La gracia—es algo central al evangelio. Como cristianos, entendemos eso. Sin embargo, muchos de nosotros operamos con una teología inadecuada de lo que es un don, y un don presupone gracia.

Imagínese que le preguntamos a dos personas exitosas cómo fue que lograron hacer lo que han hecho. La primera dice, “simplemente soy una persona muy dotada.” La segunda dice, “simplemente he trabajado muy duro.” ¿Cuál de las dos suena más engreída?

Nuestra meritocracia—donde las personas son valoradas de acuerdo a sus habilidades solamente—nos ha condicionado a considerar arrogante el atribuir nuestros logros al don misericordioso de Dios. Por alguna razón, hablar de dones suena elitista. En cambio, pensamos que estamos siendo humildes cuando decimos que trabajamos duro para lograr nuestro éxito.
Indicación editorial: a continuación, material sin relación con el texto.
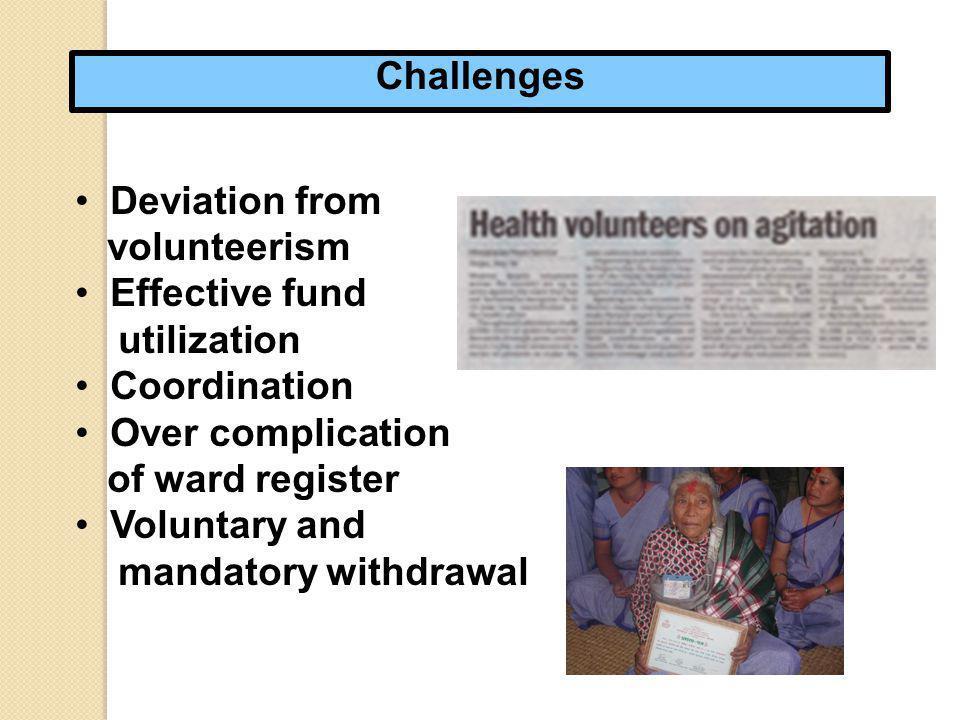 Challenges Deviation from volunteerism Effective fund utilization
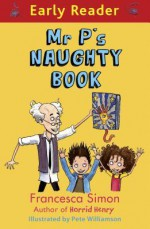 Mr P's Naughty Book - Francesca Simon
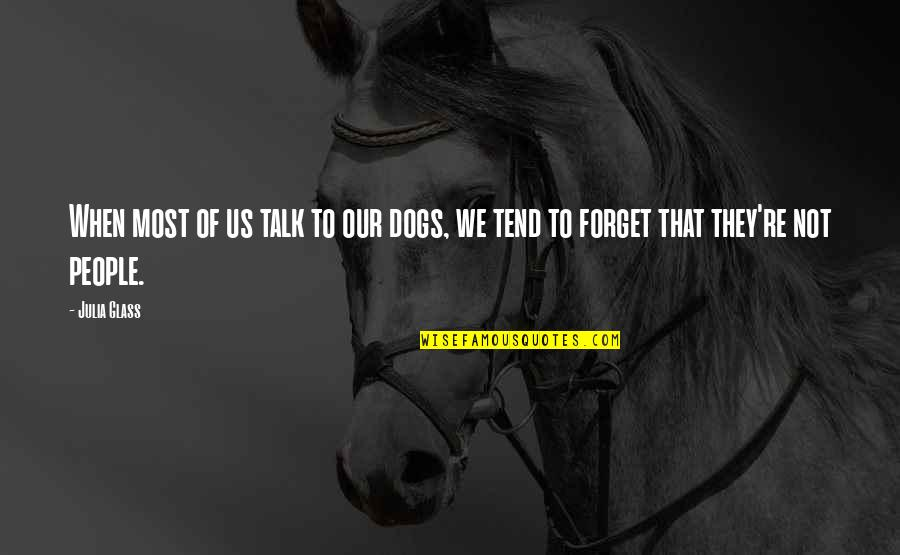Inlove Ako Sayo Quotes By Julia Glass: When most of us talk to our dogs,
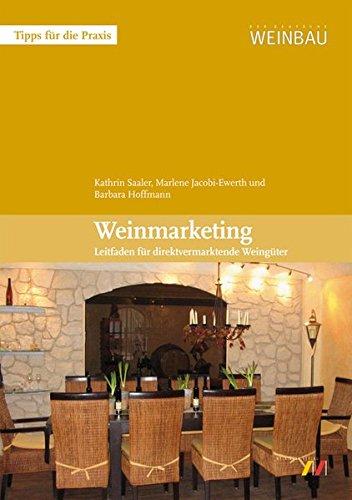 Weinmarketing: Tipps für die Praxis (Leitfaden für direktvermarktende Weingüter)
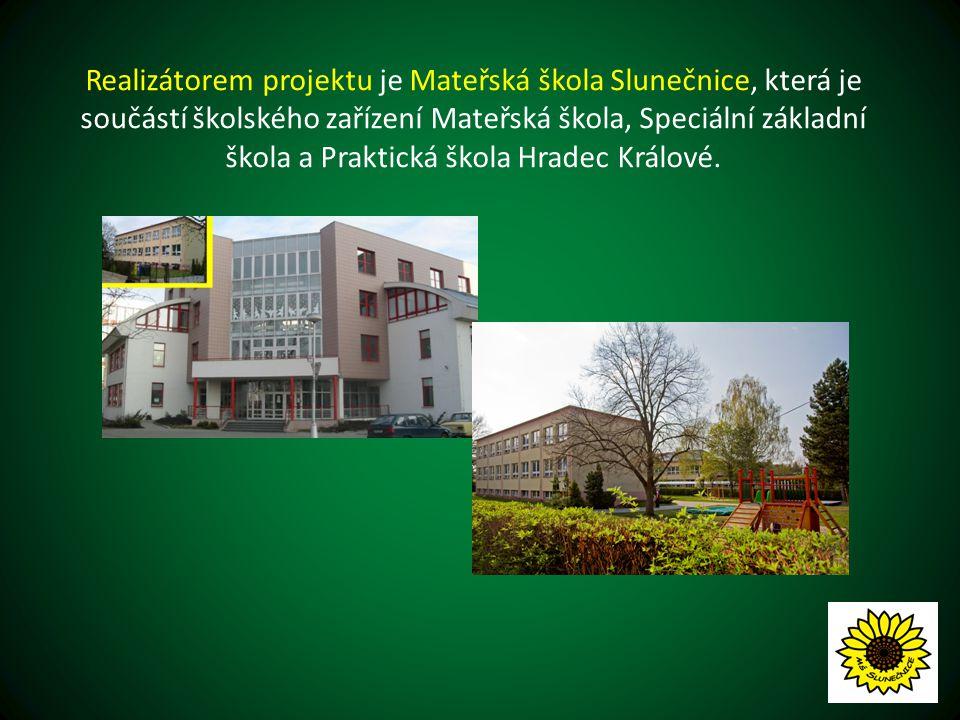 Realizátorem projektu je Mateřská škola Slunečnice, která je součástí školského zařízení Mateřská škola, Speciální základní škola a Praktická škola Hradec Králové.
La polaridad del evangelio entre gracia y obras, que aunque lo entendemos bien en teoría, en la práctica se vuelca: “¿Tuvo usted éxito? Debe haber trabajado más duro que los demás,” pensamos. “¿No tuvo usted éxito? Inténtelo otra vez.”

Porque es por obras que usted ha tenido éxito, no por dones, para que nadie se gloríe. No importa lo lógico que eso parezca, está muy lejos del evangelio.

Por buena razón, Pablo se refirió a los dones espirituales como carismata: dones de caris o gracia. Todos tenemos diferentes dones, de acuerdo a la gracia que nos ha sido dada (Ro. 12:3-6). Pablo también sabía que el usar esos dones era algo esencial para que todo mundo floreciera. Así que rogó a los fieles a que usaran lo que Dios les había dado—pero siempre como mayordomos, no dueños. Los marineros trabajan duro para utilizar el viento, pero nunca son tan insensatos como para atribuirse el mérito por mover el barco.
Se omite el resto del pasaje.